Left-wing lawyer 'worked for Stasi'
BONN (Reuter) - A left-wing lawyer renowned for defending a German guerrilla gang in the 1970s has been charged with spying for former East Germany, prosecutors said yesterday.
A statement from the Federal Prosecutor, Alexander von Stahl, said Klaus Croissant, 61, was charged with spying on the Greens party and other left-wingers in West Germany and the European Parliament from 1981 to 1989.
Mr Croissant is said to have enlisted his girlfriend as an informer for East Germany's Ministry of State Security, the Stasi, which acted as an espionage agency abroad and security police at home. In the 1970s, Mr Croissant defended Ulrike Meinhof and other leaders of the Baader- Meinhof guerrilla gang, which later became known as the Red Army Faction (RAF).
After fleeing to Paris in 1977 to escape investigation, he was extradited to West Germany and sentenced to more than two years in prison for supporting terrorism. Mr Croissant has remained in jail since being arrested in September, Mr Stahl said. Charges were brought in court last month but only announced now.

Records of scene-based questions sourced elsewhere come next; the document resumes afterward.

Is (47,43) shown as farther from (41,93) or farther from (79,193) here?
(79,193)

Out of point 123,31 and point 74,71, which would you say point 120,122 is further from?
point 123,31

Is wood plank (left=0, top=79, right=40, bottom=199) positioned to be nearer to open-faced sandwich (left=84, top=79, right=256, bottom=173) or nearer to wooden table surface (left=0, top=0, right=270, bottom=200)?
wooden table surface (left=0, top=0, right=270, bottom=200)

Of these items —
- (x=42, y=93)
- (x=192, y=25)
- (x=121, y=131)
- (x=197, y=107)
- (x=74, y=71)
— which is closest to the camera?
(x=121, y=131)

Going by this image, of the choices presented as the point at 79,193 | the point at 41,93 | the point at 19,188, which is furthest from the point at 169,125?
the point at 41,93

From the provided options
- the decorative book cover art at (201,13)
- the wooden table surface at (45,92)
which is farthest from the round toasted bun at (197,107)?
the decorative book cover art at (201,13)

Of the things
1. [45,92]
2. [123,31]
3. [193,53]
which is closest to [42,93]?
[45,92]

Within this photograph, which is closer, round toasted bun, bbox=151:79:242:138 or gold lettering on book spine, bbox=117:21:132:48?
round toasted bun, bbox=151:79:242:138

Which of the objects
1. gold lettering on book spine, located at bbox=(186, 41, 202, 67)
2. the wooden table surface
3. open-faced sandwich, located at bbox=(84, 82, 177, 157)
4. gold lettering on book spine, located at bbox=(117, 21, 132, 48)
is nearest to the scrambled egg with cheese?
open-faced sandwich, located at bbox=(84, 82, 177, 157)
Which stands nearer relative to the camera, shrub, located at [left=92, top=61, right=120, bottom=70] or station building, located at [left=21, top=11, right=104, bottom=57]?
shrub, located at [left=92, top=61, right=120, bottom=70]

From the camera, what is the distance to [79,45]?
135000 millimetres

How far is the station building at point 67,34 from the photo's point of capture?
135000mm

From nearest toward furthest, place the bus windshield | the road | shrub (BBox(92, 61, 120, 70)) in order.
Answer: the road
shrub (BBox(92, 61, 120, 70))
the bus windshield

The Stasi is alleged to have led Mr Croissant under the codename 'Thaler' and his partner, Brigitte Heinrich, a Greens MEP as 'Beate Schaefer'.
After Heinrich's death, Mr Croissant is said to have remained at the parliament as a Greens assistant. He is alleged to have been paid DM71,000 ( pounds 29,500) by the Stasi for his spying. Links between the Stasi and RAF guerrillas came to light after the collapse of East Germany in 1989.
As Germany prepared to unite, police found 10 former RAF guerrillas who had retired to East Germany under Stasi protection to lead ordinary lives under new identities.